I set the phone down on the kitchen floor.
Inside ten seconds, the phone lights up with replies. Nico. My mother. Stavros. Siobhan. Cormac and Declan are in the lobby downstairs. Cathleen, who is at my mother's apartment with Nora. Five replies in eleven seconds.
I leave the phone face down.
I pull my wife against my chest in the candlelight on the kitchen floor of the brownstone we have been building since November and I hold her, and the family is celebrating in their separate kitchens around the city, and the daughter we share is asleep at her grandmother's apartment, and the ring is on her finger, and the Greek is in her mouth, and the rest of our life is starting tonight.
Chapter 36
Maeve
Bringing It Home
1:14 AM. I am looking at my ring.
I have been looking at it for the better part of three hours. I have looked at it in the candlelight on the kitchen floor with Lex's back against the island. I have looked at it in the doorway when Cormac and Declan came up from the lobby with a bottle of champagne and Cormac's first words were ‘Christ, it took you long enough.’ I have looked at it when Nico and Siobhan arrived twenty minutes later with Sofia asleep on Siobhan's shoulder and Eleni walking behind them carrying a tin of ‘kourabiedes’ she had baked at 10:00 PM after Lex's text because, in Eleni's words, ‘you do not celebrate an engagement without something for the people to eat.’ I have looked at it when Cathleen pulled me into a hug at 11:30 PM and said into my hair, in the Boston Irish she’s only used three times in my hearing, ‘Brendan would have lost his mind, Maeve. He would have lost his entire mind.’
And I have looked at it now.
1:14 AM. The family is gone. Eleni took Cathleen back to her apartment, where Cathleen is staying for the week and where Nora is asleep in Eleni's guest bedroom. Nico and Siobhan took Sofia home an hour ago. Cormac and Declan are back atCormac's apartment with the second bottle of champagne, which Cormac took as his finder's fee for being downstairs all night. The brownstone is candlelit and silent. Lex is sprawled on the couch in the dark green sweater I gave him for his birthday, his head against the cushion, his eyes half-closed.
I am looking at my ring.
I cannot stop looking at it.
The diamond catches every candle in the room. The gold band is warm against my skin. The Greek script on the inside, the ‘agápi’Lex's grandfather hid for his grandmother in 1983, is pressed against my finger in a way I will become accustomed to but have not yet. I have been wearing the wedding band for fifty-eight days; that band knows my finger. This ring is new. The newness is the new weight that means tonight changed something I have not yet found language for.
Lex says, from the couch, with his eyes still closed, "You are still looking at it."
I say, "Yes."
"For three hours."
"Yes."
"Are you planning to stop."
"No."
He smiles. I can see the smile from across the room even with his eyes closed. He’s been smiling, in small steady increments, since approximately 11:00 PM when Cormac arrived. The smile is the smile of a man whose face has remembered what it knows how to do.
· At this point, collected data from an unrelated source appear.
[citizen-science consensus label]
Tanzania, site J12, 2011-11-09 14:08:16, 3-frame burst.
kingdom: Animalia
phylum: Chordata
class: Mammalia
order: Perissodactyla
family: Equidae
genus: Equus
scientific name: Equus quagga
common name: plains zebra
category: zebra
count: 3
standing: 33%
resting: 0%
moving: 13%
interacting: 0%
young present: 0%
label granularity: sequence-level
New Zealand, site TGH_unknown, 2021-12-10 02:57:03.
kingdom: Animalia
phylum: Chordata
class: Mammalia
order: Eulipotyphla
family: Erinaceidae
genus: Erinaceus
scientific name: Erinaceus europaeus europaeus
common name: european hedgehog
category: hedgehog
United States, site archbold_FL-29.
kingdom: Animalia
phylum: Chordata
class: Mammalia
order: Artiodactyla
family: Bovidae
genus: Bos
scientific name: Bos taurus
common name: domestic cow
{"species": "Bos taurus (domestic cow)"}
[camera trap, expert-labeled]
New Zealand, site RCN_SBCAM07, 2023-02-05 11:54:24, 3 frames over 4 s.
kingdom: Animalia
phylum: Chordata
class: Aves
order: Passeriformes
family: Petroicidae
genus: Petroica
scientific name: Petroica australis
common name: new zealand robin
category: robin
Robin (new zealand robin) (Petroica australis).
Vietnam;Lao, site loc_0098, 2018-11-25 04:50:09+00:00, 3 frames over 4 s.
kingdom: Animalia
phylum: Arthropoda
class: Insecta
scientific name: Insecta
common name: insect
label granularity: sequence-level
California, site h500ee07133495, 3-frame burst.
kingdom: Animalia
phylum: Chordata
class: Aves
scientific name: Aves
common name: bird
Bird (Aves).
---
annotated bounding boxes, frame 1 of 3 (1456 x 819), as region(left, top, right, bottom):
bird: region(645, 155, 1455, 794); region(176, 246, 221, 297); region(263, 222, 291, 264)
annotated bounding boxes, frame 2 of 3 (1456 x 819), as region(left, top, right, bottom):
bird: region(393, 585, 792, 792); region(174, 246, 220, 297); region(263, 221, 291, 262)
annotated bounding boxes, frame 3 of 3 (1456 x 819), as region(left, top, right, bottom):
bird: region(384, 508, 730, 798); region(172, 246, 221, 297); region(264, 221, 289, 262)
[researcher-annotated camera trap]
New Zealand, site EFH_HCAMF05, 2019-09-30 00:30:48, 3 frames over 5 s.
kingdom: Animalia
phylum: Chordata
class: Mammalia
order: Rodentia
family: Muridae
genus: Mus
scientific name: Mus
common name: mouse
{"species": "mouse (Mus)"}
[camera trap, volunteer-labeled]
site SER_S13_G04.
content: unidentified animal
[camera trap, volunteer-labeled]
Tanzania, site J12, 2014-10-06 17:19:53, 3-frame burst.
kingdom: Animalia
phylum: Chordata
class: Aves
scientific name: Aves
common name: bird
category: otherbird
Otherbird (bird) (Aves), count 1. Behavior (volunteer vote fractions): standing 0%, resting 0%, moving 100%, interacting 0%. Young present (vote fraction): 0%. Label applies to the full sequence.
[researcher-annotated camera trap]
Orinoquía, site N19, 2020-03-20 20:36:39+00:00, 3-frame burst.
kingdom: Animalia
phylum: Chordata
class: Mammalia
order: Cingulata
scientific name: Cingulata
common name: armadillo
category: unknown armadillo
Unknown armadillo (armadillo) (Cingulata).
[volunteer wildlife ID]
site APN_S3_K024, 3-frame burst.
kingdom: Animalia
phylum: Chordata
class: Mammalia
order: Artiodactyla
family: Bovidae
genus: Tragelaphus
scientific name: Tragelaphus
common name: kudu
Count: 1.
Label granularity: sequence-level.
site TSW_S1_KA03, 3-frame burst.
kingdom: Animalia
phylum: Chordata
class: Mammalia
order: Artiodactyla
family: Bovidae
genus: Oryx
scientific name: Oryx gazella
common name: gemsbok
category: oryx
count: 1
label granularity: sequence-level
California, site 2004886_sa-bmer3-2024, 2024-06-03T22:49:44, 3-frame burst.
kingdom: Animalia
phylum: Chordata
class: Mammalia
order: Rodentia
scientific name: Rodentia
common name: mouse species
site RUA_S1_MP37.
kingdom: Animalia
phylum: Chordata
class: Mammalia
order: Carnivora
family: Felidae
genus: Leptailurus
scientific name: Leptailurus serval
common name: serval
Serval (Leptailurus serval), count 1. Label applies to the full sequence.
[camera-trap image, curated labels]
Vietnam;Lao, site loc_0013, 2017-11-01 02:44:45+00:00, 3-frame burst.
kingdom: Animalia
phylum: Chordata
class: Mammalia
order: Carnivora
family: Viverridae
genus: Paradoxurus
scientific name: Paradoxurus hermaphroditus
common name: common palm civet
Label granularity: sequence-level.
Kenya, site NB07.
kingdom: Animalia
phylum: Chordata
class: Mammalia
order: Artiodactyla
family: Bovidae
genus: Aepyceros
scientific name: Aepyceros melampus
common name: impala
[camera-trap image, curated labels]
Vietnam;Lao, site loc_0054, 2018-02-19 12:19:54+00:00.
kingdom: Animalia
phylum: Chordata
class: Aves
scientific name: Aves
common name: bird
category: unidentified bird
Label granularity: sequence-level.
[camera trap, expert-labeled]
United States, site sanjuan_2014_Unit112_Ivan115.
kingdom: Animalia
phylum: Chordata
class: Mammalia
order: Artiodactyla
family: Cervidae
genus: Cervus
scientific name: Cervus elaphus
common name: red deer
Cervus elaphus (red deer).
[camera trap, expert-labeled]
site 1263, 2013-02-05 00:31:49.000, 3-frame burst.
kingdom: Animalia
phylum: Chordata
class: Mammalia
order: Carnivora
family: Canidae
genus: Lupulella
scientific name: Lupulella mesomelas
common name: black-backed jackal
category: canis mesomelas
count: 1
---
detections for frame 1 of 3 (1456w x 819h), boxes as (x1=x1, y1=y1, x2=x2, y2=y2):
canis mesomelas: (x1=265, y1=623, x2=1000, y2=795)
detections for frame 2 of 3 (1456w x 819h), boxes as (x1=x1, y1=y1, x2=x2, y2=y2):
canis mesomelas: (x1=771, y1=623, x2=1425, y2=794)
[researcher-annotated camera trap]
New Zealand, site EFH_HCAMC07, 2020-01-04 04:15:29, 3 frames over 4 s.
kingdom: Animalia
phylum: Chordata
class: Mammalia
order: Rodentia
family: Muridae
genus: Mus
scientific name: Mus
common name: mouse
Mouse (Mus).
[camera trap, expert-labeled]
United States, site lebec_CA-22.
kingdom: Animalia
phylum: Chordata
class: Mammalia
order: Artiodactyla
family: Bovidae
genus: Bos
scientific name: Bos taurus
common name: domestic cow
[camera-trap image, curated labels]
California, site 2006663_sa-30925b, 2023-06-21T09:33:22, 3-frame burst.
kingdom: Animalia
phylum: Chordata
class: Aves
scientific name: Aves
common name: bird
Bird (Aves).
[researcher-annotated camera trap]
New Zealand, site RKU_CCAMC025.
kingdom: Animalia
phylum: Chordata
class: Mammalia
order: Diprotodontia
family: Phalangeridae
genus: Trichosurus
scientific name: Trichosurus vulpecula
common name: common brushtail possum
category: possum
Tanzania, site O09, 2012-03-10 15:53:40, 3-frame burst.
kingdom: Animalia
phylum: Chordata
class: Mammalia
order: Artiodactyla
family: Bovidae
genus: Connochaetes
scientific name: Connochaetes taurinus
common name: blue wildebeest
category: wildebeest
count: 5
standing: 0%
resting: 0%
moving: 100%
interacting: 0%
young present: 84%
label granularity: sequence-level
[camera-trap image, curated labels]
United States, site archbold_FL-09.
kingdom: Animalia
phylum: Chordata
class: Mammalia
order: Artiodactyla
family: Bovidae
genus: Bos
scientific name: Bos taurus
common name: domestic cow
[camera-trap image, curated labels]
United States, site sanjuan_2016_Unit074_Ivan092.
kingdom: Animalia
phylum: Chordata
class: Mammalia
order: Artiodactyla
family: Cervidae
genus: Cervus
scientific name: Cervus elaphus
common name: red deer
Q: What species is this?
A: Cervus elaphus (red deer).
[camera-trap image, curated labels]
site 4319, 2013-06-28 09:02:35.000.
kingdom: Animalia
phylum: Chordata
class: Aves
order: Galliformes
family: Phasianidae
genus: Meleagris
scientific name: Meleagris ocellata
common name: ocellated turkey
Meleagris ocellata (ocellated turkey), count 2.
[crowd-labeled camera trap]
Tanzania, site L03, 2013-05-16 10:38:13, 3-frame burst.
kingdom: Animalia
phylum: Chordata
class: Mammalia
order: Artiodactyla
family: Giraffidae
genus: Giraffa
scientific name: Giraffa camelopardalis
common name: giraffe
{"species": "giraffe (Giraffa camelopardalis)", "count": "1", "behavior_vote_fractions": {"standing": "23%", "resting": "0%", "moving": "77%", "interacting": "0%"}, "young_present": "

I walk to the couch. I sit down beside him. He shifts and pulls me against him. His arm goes around my shoulders. I tuck my hand under his where it rests on my collarbone so I can keep looking at the ring while he holds me.
The clock reads 1:17 AM.
The brownstone is the brownstone. The candles are burning low. We have been engaged for four hours and twenty minutes.
? ? ?
I think about Eleni hugging me at the door at 11:15 PM.
She had been crying when she walked into the brownstone. She had been crying in her apartment, by herself, for some unknown number of minutes after Lex's text. She had stopped crying by the time she got into the car with Cathleen. She had started crying again on the elevator ride up. By the time she stood in our doorway in a coat over her Sunday dress with the ‘kourabiedes’ tin in her hands, her face was wet and her eyes were the eyes of a Greek mother who has been waiting fifty-eight days for this exact moment and has, in the last hour, found herself given it.
She didn’t say anything when she hugged me. Eleni Konstantinos, who has had a thing to say at every important moment of my life since November, didn’t speak when she pulled me into her arms in the foyer of the brownstone.
She held me. For a long time. Then she pulled back, held my face in both hands, and said, in Greek, very quietly, ‘Koritsi mou. You are home.’
And I am. I am home. I have been home since the morning Lex made me coffee in this kitchen early on. I have been home since I sat across from him on the kitchen floor at 5:48 AM the night before grand jury. I have been home since the moment in the corridor outside the federal courtroom when he was exactly where he said he would be.